# Stated exercise:
Copy the records word for word from the start through the line containing "point 348,54, point", with both ends included. Leave the pictures out of your copy.
--- BEGIN ---
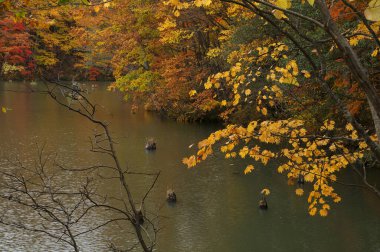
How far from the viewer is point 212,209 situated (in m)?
10.5

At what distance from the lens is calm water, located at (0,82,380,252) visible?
8.73 metres

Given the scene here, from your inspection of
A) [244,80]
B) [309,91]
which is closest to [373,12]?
[309,91]

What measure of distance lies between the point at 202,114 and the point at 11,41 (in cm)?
1780

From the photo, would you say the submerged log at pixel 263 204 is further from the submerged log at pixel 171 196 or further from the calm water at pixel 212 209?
the submerged log at pixel 171 196

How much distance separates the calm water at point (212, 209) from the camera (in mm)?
8727

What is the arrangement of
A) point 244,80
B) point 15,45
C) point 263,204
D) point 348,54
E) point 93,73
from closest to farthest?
point 348,54, point 263,204, point 244,80, point 15,45, point 93,73

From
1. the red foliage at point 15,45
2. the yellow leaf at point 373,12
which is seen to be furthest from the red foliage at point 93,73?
the yellow leaf at point 373,12

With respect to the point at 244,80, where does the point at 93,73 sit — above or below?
below

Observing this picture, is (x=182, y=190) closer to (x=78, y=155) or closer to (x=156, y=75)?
(x=78, y=155)

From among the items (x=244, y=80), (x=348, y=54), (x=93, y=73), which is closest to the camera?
(x=348, y=54)

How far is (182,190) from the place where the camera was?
11.8m

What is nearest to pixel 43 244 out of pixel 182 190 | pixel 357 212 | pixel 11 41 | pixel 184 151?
pixel 182 190

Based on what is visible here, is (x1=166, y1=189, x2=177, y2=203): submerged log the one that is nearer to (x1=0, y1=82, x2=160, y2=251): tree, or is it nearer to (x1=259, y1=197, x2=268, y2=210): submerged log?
(x1=0, y1=82, x2=160, y2=251): tree

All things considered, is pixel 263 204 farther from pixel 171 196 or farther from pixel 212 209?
pixel 171 196
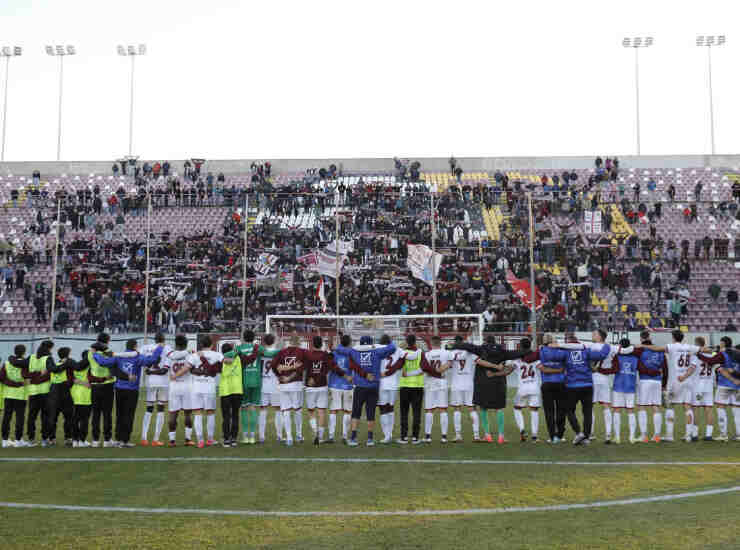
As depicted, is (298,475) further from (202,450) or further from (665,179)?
(665,179)

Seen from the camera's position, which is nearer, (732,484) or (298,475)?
(732,484)

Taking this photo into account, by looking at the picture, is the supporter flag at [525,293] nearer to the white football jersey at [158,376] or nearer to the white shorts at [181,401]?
the white football jersey at [158,376]

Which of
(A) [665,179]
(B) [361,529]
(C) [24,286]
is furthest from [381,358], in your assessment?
(A) [665,179]

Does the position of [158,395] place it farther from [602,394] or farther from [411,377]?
[602,394]

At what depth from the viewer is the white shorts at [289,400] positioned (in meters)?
14.0

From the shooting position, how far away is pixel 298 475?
10.8m

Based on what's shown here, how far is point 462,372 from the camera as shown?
14.7 m

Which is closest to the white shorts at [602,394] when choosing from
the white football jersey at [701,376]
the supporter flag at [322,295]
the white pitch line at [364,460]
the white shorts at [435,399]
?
the white football jersey at [701,376]

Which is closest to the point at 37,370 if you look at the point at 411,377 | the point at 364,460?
the point at 364,460

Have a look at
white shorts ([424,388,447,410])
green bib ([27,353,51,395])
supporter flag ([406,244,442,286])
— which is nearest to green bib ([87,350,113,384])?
green bib ([27,353,51,395])

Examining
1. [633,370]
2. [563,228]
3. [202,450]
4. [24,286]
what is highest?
[563,228]

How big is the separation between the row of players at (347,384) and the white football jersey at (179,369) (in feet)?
0.06

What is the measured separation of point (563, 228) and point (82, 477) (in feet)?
91.0

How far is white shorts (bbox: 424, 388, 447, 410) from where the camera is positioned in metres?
14.5
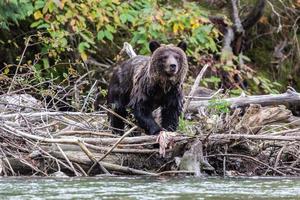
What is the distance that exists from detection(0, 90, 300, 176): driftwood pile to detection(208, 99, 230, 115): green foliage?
103 mm

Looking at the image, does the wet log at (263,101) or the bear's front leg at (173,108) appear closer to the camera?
the bear's front leg at (173,108)

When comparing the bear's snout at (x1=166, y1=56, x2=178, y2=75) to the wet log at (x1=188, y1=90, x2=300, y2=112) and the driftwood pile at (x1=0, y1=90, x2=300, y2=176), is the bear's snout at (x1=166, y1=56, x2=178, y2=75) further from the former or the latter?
the wet log at (x1=188, y1=90, x2=300, y2=112)

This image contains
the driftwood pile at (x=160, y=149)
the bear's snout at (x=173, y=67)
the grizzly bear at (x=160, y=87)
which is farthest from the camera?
the grizzly bear at (x=160, y=87)

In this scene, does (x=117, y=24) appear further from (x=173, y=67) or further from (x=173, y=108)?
(x=173, y=67)

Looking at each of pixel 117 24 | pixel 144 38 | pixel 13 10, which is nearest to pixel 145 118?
pixel 13 10

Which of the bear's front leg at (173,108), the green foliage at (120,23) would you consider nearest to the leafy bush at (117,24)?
the green foliage at (120,23)

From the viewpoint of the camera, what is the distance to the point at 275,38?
52.5 ft

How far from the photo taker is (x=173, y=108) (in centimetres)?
866

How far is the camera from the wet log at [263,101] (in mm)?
9609

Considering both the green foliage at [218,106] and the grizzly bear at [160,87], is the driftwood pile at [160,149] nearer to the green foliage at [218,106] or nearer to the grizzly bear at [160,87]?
the green foliage at [218,106]

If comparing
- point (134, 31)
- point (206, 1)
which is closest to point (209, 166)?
point (134, 31)

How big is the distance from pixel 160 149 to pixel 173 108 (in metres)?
0.83

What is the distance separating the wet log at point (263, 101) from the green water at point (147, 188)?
2056 millimetres

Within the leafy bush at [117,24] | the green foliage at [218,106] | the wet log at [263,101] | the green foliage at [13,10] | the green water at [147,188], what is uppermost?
the green foliage at [13,10]
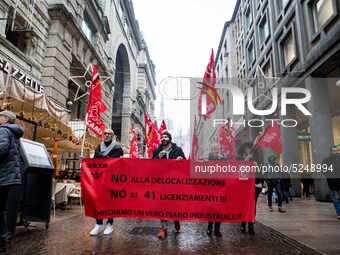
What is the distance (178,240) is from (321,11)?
45.5ft

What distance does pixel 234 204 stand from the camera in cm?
543

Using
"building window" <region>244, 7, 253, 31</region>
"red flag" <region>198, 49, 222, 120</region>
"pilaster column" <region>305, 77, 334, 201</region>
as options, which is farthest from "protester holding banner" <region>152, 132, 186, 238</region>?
"building window" <region>244, 7, 253, 31</region>

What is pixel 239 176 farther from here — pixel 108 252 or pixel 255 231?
pixel 108 252

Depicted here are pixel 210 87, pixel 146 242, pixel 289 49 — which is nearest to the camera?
pixel 146 242

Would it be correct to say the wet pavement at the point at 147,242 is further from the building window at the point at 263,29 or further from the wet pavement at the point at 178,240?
the building window at the point at 263,29

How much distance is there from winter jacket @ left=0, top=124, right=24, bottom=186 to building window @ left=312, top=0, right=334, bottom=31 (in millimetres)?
13884

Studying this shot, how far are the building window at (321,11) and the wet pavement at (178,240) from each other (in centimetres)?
1049

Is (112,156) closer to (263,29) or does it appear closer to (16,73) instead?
(16,73)

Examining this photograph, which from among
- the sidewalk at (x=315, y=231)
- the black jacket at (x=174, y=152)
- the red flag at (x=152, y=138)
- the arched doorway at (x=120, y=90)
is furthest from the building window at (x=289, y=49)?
the arched doorway at (x=120, y=90)

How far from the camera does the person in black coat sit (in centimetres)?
420

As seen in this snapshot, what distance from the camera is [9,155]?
14.2 ft

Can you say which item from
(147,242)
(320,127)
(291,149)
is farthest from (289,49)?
(147,242)

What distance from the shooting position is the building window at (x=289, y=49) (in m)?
17.5

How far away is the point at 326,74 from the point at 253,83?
9644 millimetres
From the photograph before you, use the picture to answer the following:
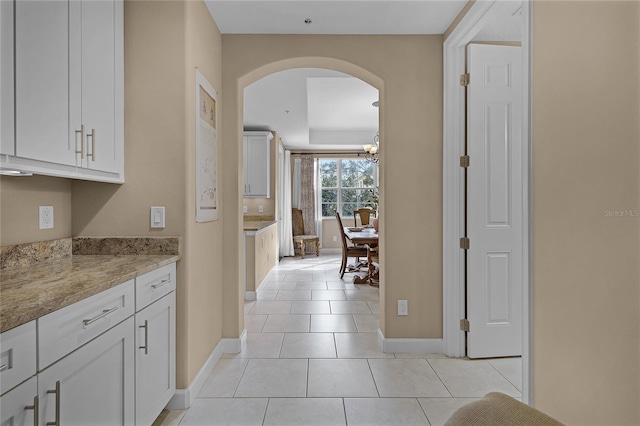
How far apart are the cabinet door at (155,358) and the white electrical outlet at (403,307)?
1700mm

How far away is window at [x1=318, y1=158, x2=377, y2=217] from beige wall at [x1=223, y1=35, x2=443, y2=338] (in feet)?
19.2

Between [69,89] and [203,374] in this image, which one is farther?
[203,374]

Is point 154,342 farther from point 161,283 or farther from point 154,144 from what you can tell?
point 154,144

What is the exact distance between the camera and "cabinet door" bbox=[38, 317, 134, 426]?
1.04 m

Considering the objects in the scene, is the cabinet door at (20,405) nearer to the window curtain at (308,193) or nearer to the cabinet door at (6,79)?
the cabinet door at (6,79)

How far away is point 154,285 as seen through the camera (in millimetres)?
1703

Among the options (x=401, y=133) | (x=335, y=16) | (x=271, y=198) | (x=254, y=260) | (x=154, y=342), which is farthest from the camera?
(x=271, y=198)

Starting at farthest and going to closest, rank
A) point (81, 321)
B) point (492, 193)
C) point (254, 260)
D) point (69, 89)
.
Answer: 1. point (254, 260)
2. point (492, 193)
3. point (69, 89)
4. point (81, 321)

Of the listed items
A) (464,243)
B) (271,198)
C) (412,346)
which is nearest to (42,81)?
(464,243)

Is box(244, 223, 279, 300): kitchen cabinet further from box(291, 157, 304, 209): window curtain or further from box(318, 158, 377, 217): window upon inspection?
box(318, 158, 377, 217): window

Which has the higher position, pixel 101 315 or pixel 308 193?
pixel 308 193

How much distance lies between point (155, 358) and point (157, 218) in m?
0.76

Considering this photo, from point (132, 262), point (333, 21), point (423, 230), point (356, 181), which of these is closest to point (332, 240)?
point (356, 181)

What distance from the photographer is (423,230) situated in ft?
9.09
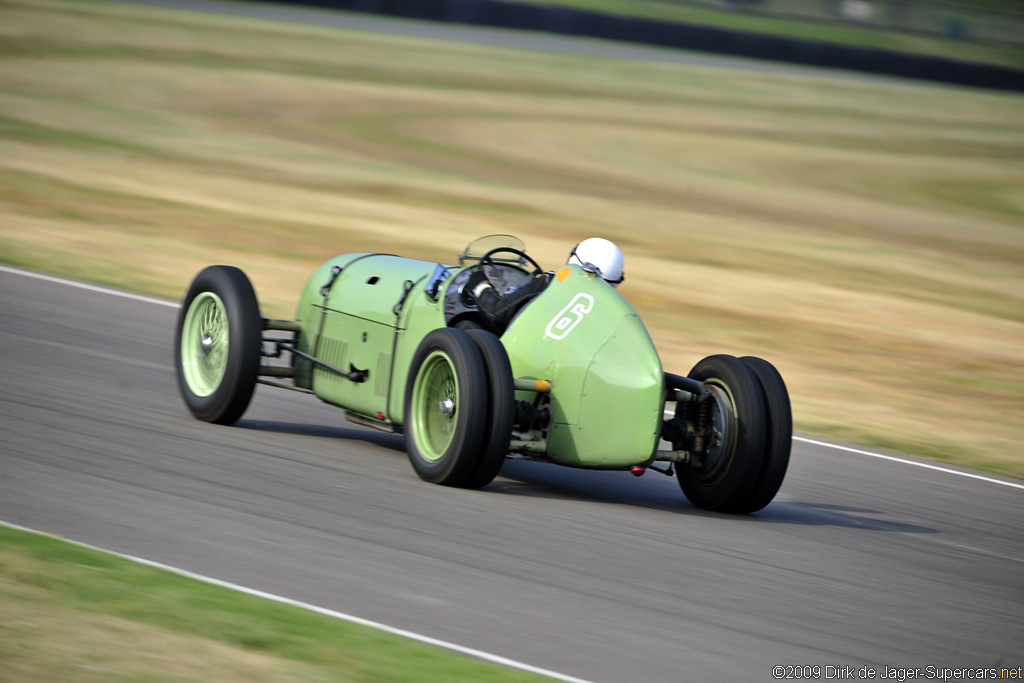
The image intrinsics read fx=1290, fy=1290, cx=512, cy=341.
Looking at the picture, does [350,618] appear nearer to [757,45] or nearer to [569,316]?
[569,316]

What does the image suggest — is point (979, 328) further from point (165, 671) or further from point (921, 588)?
point (165, 671)

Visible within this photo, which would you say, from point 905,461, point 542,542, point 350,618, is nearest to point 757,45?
point 905,461

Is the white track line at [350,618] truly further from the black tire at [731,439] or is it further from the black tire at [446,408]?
the black tire at [731,439]

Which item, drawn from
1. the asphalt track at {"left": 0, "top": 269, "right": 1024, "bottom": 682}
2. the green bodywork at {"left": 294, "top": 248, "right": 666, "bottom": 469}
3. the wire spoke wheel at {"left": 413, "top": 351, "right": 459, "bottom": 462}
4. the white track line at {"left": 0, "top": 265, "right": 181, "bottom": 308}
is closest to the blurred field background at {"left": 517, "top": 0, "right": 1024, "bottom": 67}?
the white track line at {"left": 0, "top": 265, "right": 181, "bottom": 308}

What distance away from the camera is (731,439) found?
21.0 ft

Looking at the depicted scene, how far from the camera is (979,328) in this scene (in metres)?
14.6

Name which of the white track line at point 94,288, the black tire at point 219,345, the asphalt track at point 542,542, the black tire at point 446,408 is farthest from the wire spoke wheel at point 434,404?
the white track line at point 94,288

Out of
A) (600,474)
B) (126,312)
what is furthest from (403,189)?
(600,474)

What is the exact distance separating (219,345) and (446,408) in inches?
79.4

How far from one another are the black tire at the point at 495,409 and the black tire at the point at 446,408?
0.03m

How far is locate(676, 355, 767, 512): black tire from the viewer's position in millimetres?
6328

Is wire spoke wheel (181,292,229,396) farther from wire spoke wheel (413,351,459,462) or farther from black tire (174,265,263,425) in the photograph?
wire spoke wheel (413,351,459,462)

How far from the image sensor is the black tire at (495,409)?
6.12 m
--- END ---
# Expected output:
How far from the viewer is point 212,209 situated (in m)?
10.5

At what distance from the lens is calm water, located at (0,82,380,252) visible?
8.73 metres

Given the scene here, from your inspection of
A) [244,80]
B) [309,91]
which is closest to [373,12]?
[309,91]

What measure of distance lies between the point at 202,114 and the point at 11,41 (in cm)?
1780

From the photo, would you say the submerged log at pixel 263 204 is further from the submerged log at pixel 171 196 or further from the calm water at pixel 212 209?
the submerged log at pixel 171 196

How much distance separates the calm water at point (212, 209) from the camera (in mm)?
8727

What is the arrangement of
A) point 244,80
B) point 15,45
C) point 263,204
D) point 348,54
E) point 93,73
from closest to farthest?
point 348,54, point 263,204, point 244,80, point 15,45, point 93,73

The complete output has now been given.